Hier fällt vor allem die verminderte Versammlungs- und Vereinstätigkeit angenehm auf. In seinem Verhalten gegenüber dem Staate ist der Jude nach wie vor im Wesentlichen gleichgültig. Das will indessen nicht besagen, daß er nicht äußerst wachsam ist und jede Gelegenheit geschickt ausnutzt, so sich ihm eine Gelegenheit geboten erscheint [sic] Verlorengegangenes sich wieder zurückzuerobern.

Wie Eingangs bereits ausgeführt, wurden im hiesigen Bezirke einige Personen (teilweise Juden und zum anderen Teil Christenmädchen) wegen rasseschänderischen Verhaltens in Schutzhaft genommen.

An dem bisher geübten Verfahren, daß alle, (auch nicht politische) jüdische Versammlungen hier anzumelden sind, wurde weiter festgehalten, ebenso wurde darauf geachtet, daß in den zur Anmeldung gelangten Fällen stets die Rede in zweifacher Ausfertigung im Manuskript vorzulegen ist. In wichtig erscheinenden Fällen erfolgte Überwachung .

Ein Teil der Viehmärkte wird immer noch sehr stark von Juden besucht. Es ist bis jetzt noch nicht möglich gewesen, der Landbevölkerung beizubringen, Geschäfte mit Juden möglichst zu vermeiden.

Die Agitation gegen die Juden war im letzten Monat sehr lebhaft. Leider kam es dabei zu Ausschreitungen radaulustiger Elemente, die glaubten, durch Sachbeschädigungen gegen die Juden vorgehen zu müssen. So wurden auf einem Judenfriedhof, der versteckt im Walde in der Gemarkung Bornich liegt, nach und nach 25 Grabsteine umgeworfen und sogar die eisernen Gitter mit Gewalt zertrümmert. Daß hierbei Angehörige der NSDAP als Täter in Frage kommen könnten, wurde von dem beteiligten Kultusvorsteher selbst in Abrede gestellt. Wahrscheinlich sind die Täter unter Arbeitern zu suchen, die am Wegebau Bornich - Niderwallmenach beschäftigt sind und die zum größten Teil aus Großstädtern bestehen. Die Ermittlungen sind noch nicht abgeschlossen. Am 27. Juli wurde der Jude [N.N.] aus Mensfelden festgenommen, weil er mit einer Kuh in dem Stalle eines Landwirts widernatürliche Unzucht getrieben hat und von der Tochter des betreffenden Landwirtes auf frischer Tat getroffen wurde.
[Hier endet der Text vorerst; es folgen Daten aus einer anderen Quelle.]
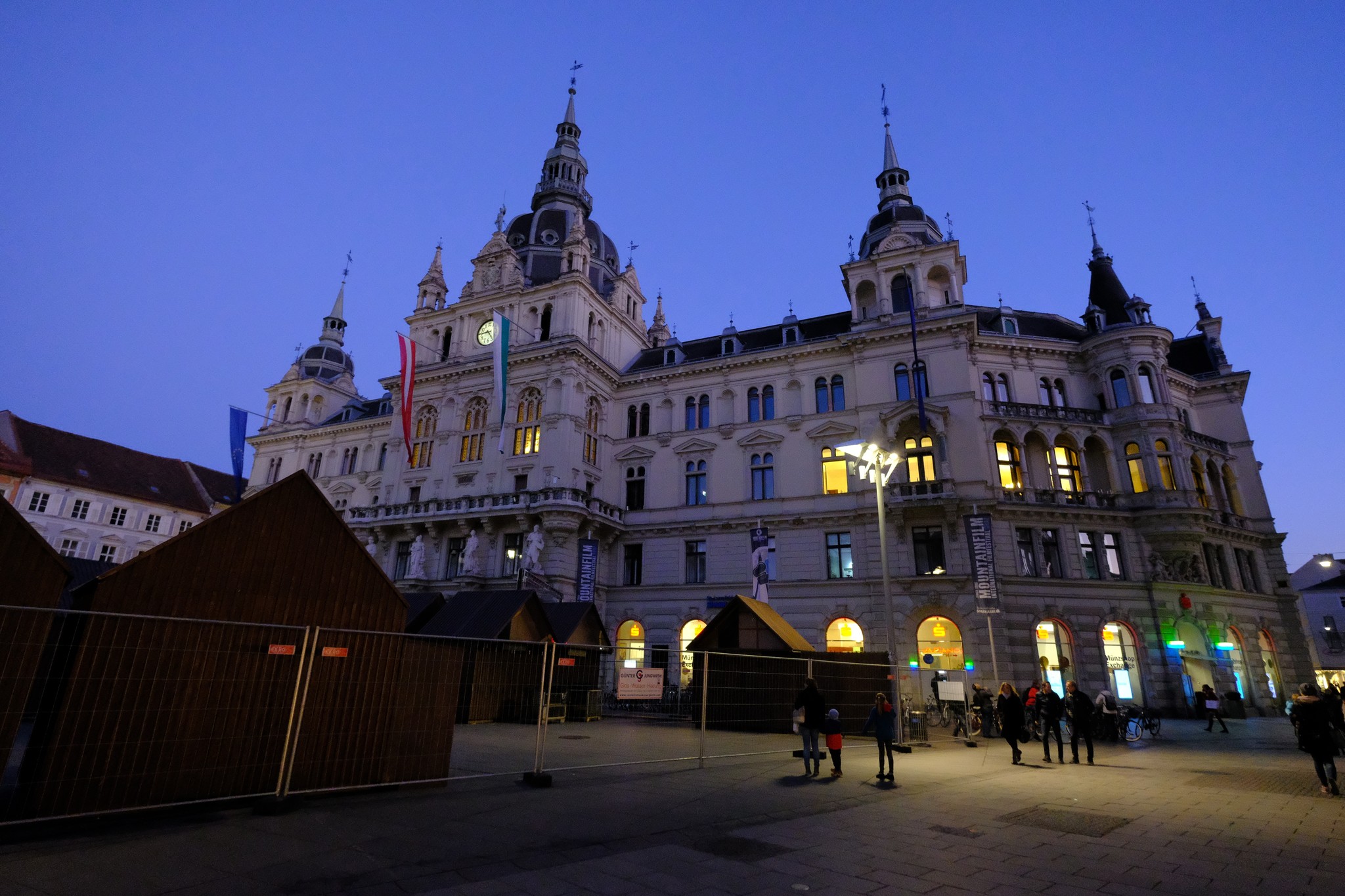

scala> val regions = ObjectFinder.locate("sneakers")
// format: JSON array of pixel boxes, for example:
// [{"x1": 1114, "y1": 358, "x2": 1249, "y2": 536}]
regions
[
  {"x1": 1069, "y1": 757, "x2": 1080, "y2": 764},
  {"x1": 1321, "y1": 786, "x2": 1329, "y2": 793},
  {"x1": 814, "y1": 768, "x2": 819, "y2": 775},
  {"x1": 1058, "y1": 757, "x2": 1064, "y2": 763},
  {"x1": 1087, "y1": 760, "x2": 1094, "y2": 766},
  {"x1": 1328, "y1": 778, "x2": 1339, "y2": 792},
  {"x1": 831, "y1": 767, "x2": 843, "y2": 776},
  {"x1": 876, "y1": 773, "x2": 885, "y2": 779},
  {"x1": 885, "y1": 774, "x2": 894, "y2": 780},
  {"x1": 805, "y1": 767, "x2": 811, "y2": 775},
  {"x1": 1042, "y1": 757, "x2": 1052, "y2": 762},
  {"x1": 831, "y1": 768, "x2": 836, "y2": 773}
]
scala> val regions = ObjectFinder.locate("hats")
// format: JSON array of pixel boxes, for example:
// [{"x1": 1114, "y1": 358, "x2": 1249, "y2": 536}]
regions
[{"x1": 828, "y1": 709, "x2": 839, "y2": 720}]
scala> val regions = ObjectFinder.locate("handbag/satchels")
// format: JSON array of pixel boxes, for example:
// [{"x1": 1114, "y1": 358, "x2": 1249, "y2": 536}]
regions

Wie aus dem Kreise Wetzlar gemeldet wird, verstärkt sich der Einfluß der jüdischen Viehhändler immer mehr. Der Jude bietet und bezahlt jeden Preis für das Rindvieh. Scheinbar bezweckt der Jude damit bei den christlichen Metzgern die Preise so hoch zu schrauben, daß sie an ein Kaufen von Schlachtvieh gar nicht mehr denken können.

In Diez fällt es auf, daß die Zöglinge des israelitischen Kinderheims zum großen Teil in einheitlicher Kleidung gehen. Die Kleidung besteht aus brauner Manchesterhose, grünem Leinenkittel mit Gürtel und schwarzer Baskenmütze. Dazu tragen die Jungen Kniestrümpfe. Da die Schulpflichtigen des Kinderheims die öffentliche Volksschule in Diez besuchen und bei ihrer immerhin beachtenswerten Anzahl eine gewisse Störung des Unterrichts bedeuten, sollen die jüdischen Kinder ausgeschult und einer eigenen, zu diesem Zwecke einzurichtenden jüdischen Schule zugewiesen werden.